From WHITE_LINE: (by BGN)

  Cold Spring has undergone a convincing evolution since it’s early releases, and now sees itself positioned as one of the few remaining “dark” labels in the UK that has not only maintained and sustained a serious presence, but in spite of the economic and fiscal meltdown of pioneering organisations such as World Serpent, inhabiting similar territory, they have actually managed to thrive and develop new artists and genre defying works by the likes of Clear Stream Temple, and Sleep Research Facility.

  The latter now enjoy the status of having their debut album, Nostromo re-released, re-mixed, and re-packaged, testament indeed to the success of it’s initial run, and the now ever-growing population of SRF followers, and Cold Spring adherents alike. Sourced from the first 8 minutes of the film “Alien”, Nostromo is an unsurprisingly dark and brooding piece of work that takes us on a journey through the body of the ship on it’s journey homeward. Doubtless, there are hordes of you out there that know the outcome of this troubled journey, and SRF have woven additional layers of narrative into their piece, resonant, textural tracts that deepen our appreciation of the original, and listened to over the film, would have made a fine alternative to it’s original soundtrack.

  This could be conceived as a singular work, divided into separate movements, as tracks flow into each other, each representing the various deck-levels of the ship, each, shimmering and breath-like, as wave upon wave of dark vortices swirl and cascade. SRF have now refined their techniques, building tension, and impressing a deep sense of foreboding into their work, that leaves the hairs on my neck standing on end. All elements of the frequency spectrum are serviced by the low rumble of almost sub-bass, filtered through granular elements, and bleak, protracted chords or tonal sequences.

  Those of you that know the film will understand the significance of these desolate pieces, as one by one, the ship’s crew are picked off by it’s seemingly indestructable alien stow-away, leaving only it’s sole survivor to carry the film to it’s conclusion. SRF subtly, and masterfully deny us any glimpse of the horrors about to occur, but rather – play on our anticipation of the inevitable, a technique that Hitchcock himself used to great effect, leaving us with only our imagination to bridge the gaps.
SRF are, for me at the peak of their genre, never tripping up on cliché, and continually creative and inventive, this is possibly one of the most accomplished, and elegantly treated interpretations of film that there could possibly be. Absolutely essential


From Sonic Immersion: (by Bert Strolenberg)
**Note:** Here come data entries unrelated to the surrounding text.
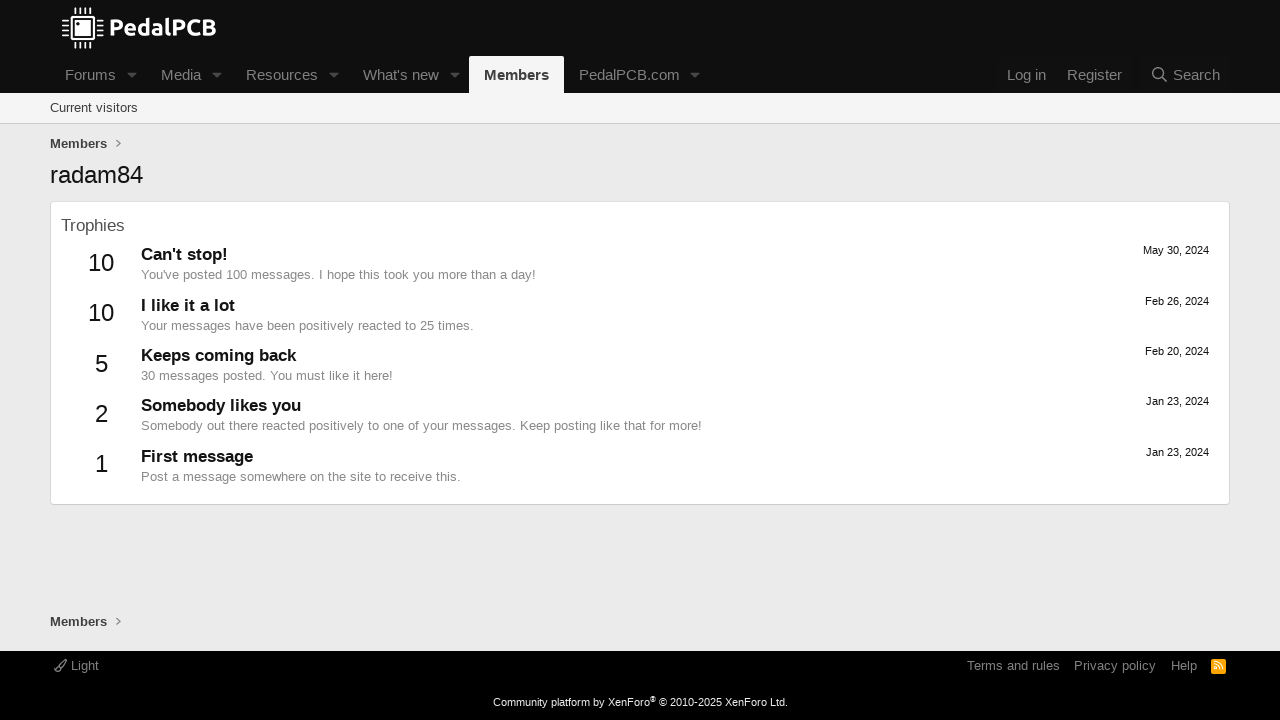

--- FILE ---
content_type: text/css; charset=utf-8
request_url: https://forum.pedalpcb.com/css.php?css=public%3Aextra.less&s=1&l=1&d=1766084686&k=f8355a823008b5297a2956be725e5898d3387e1b
body_size: 30
content:
@charset "UTF-8";

/********* public:extra.less ********/
.p-navgroup-link.p-navgroup-link--styleswitcher i:after{display:inline-block;content:"";height:1em;vertical-align:-0.125em;background-color:currentColor;width:1.28571429em;mask:"\f042" no-repeat center;-webkit-mask:"\f042" no-repeat center}@media (max-width:480px){.message-signature{display:block !important}}.message-userContent a{color:#315b7c;text-decoration:underline;font-weight:normal}.fauxBlockLink a{color:#141414;text-decoration:none}.message-userContent a:hover{color:#f2930d;font-weight:normal;text-decoration:underline}.message-userContent a.bbCodeBlock-sourceJump{color:#f2930d;font-weight:normal;text-decoration:none}.message-userContent a.bbCodeBlock-sourceJump:hover{color:#f2930d;font-weight:normal;text-decoration:underline}.bbCodeBlock-expandLink a{color:#f2930d;font-weight:normal;text-decoration:none}.bbCodeBlock-expandLink a:hover{color:#f2930d;font-weight:normal;text-decoration:none}.ttip{color:;cursor:copy}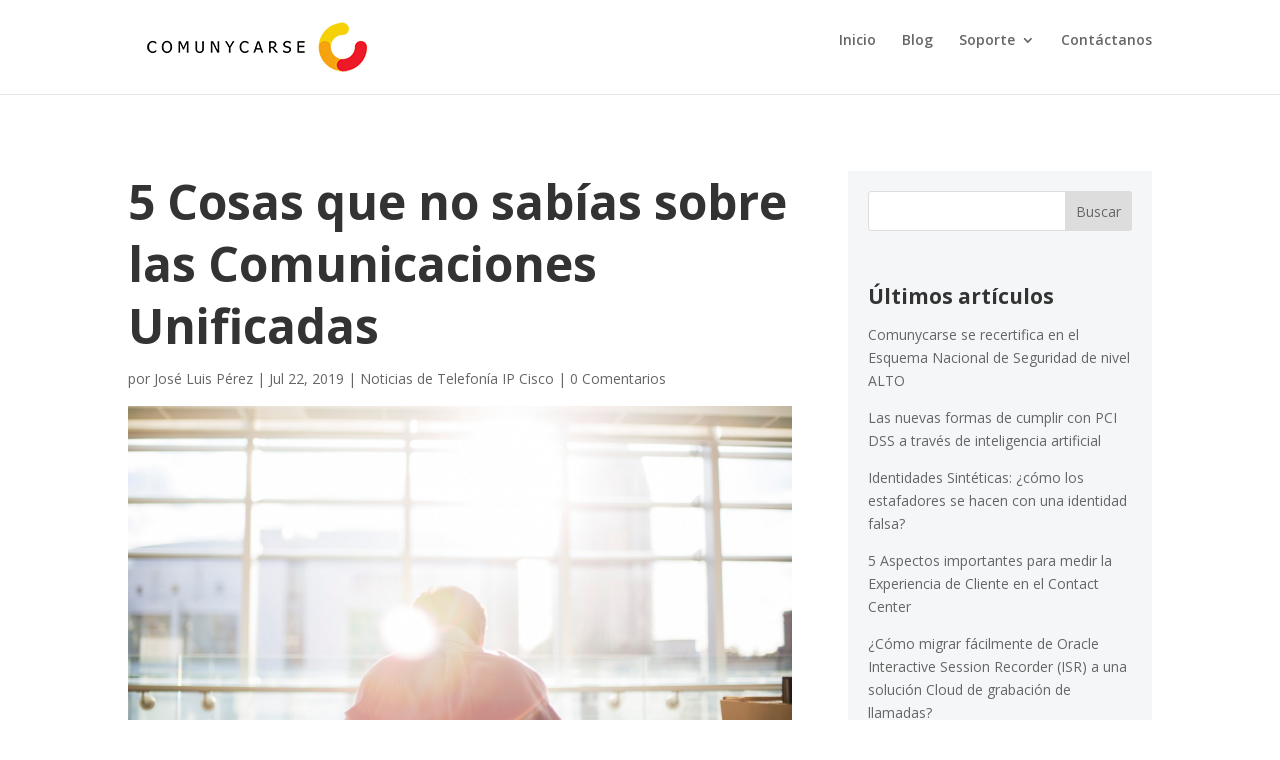

--- FILE ---
content_type: text/css
request_url: https://www.comunycarse.com/wp-content/plugins/navigator-web-share-button/css/web-share.css
body_size: 122
content:

.web-share-button-container {
    display: none;
    justify-content: flex-end;
    margin: 10px 0;
}
.web-share-button {
    display: inline-flex;
    align-items: center;
    justify-content: center;
    gap: 8px;
    padding: 10px 15px;
    background: #d3d3d3;
    color: #111111;
    border: none;
    border-radius: 5px;
    cursor: pointer;
}

--- FILE ---
content_type: text/css
request_url: https://www.comunycarse.com/wp-content/et-cache/global/et-divi-customizer-global.min.css?ver=1765466410
body_size: 835
content:
body,.et_pb_column_1_2 .et_quote_content blockquote cite,.et_pb_column_1_2 .et_link_content a.et_link_main_url,.et_pb_column_1_3 .et_quote_content blockquote cite,.et_pb_column_3_8 .et_quote_content blockquote cite,.et_pb_column_1_4 .et_quote_content blockquote cite,.et_pb_blog_grid .et_quote_content blockquote cite,.et_pb_column_1_3 .et_link_content a.et_link_main_url,.et_pb_column_3_8 .et_link_content a.et_link_main_url,.et_pb_column_1_4 .et_link_content a.et_link_main_url,.et_pb_blog_grid .et_link_content a.et_link_main_url,body .et_pb_bg_layout_light .et_pb_post p,body .et_pb_bg_layout_dark .et_pb_post p{font-size:14px}.et_pb_slide_content,.et_pb_best_value{font-size:15px}#main-header .nav li ul a{color:rgba(0,0,0,0.7)}#top-menu li.current-menu-ancestor>a,#top-menu li.current-menu-item>a,#top-menu li.current_page_item>a{color:#000000}.footer-widget .et_pb_widget div,.footer-widget .et_pb_widget ul,.footer-widget .et_pb_widget ol,.footer-widget .et_pb_widget label{line-height:1.7em}#et-footer-nav .bottom-nav li.current-menu-item a{color:#2ea3f2}body .et_pb_bg_layout_light.et_pb_button:hover,body .et_pb_bg_layout_light .et_pb_button:hover,body .et_pb_button:hover{border-radius:0px}h1,h2,h3,h4,h5,h6,.et_quote_content blockquote p,.et_pb_slide_description .et_pb_slide_title{font-weight:bold;font-style:normal;text-transform:none;text-decoration:none}@media only screen and (min-width:981px){#logo{max-height:80%}.et_pb_svg_logo #logo{height:80%}.et_header_style_centered.et_hide_primary_logo #main-header:not(.et-fixed-header) .logo_container,.et_header_style_centered.et_hide_fixed_logo #main-header.et-fixed-header .logo_container{height:11.88px}}@media only screen and (min-width:1350px){.et_pb_row{padding:27px 0}.et_pb_section{padding:54px 0}.single.et_pb_pagebuilder_layout.et_full_width_page .et_post_meta_wrapper{padding-top:81px}.et_pb_fullwidth_section{padding:0}}h1{font-size:3rem!important;line-height:1.3!important}h2{font-size:2.8rem!important;line-height:1.4!important}h3{font-size:1.5rem!important;line-height:1.5!important;margin-top:15px!important}h4{font-size:1.3rem!important;line-height:1.6!important;margin-top:15px!important}h5{font-size:1.2rem!important;line-height:1.7!important}h6{font-size:1.1rem!important;line-height:1.8!important}@media only screen and (max-width:980px){h1{font-size:2rem!important;line-height:1.3!important}h2{font-size:1.5rem!important;line-height:1.4!important}h3{font-size:1.2rem!important;line-height:1.5!important;margin-top:15px!important}h4{font-size:1.15rem!important;line-height:1.6!important}h5{font-size:1.1rem!important;line-height:1.7!important}h6{font-size:1rem!important;line-height:1.8!important}}p{padding-bottom:1rem!important}.et_pb_widget{float:none!important}.widget_recent_entries{margin-bottom:20px!important}.et_pb_widget_area_left{border-right:0px!important}.textwidget h3{color:#FFF!important;font-weight:bold!important}.grecaptcha-badge{visibility:hidden!important}li{margin-bottom:14px!important}#footer-widgets .footer-widget .lang-item:before{display:none}.sub-menu{border-top:3px solid #F4F4F4!important}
  "Nostromo" is actually a re-release of an album by Sleep Research Facility, aka Kevin Doherty, which was already put out in 2001.

  It’s a concept album inspired by the spaceship Nostromo from the sf-movie "Alien", and especially the mindblowing interior of it, which is featured in the first five minutes.

  Kevin describes the quiet, slow morphing soundscape textures as "a simple exploration of the vast ship in all its quiet darkness".

  To me, the carefully sculptured and molded music that depicts the shaded atmospheres encountered on the ship actually feels like a living thing in all its foreboding, unsettling manner. This reissue also contains the bonus track "Narcissus"(which is the name of the escape ship Ripley uses to escape the Nostromo at the end of the film).

  "Nostromo" is highly cinematic and above all a fascinating mind trip of haunting sonic scenery which no fan of free form ambient textural music should miss. Recommended!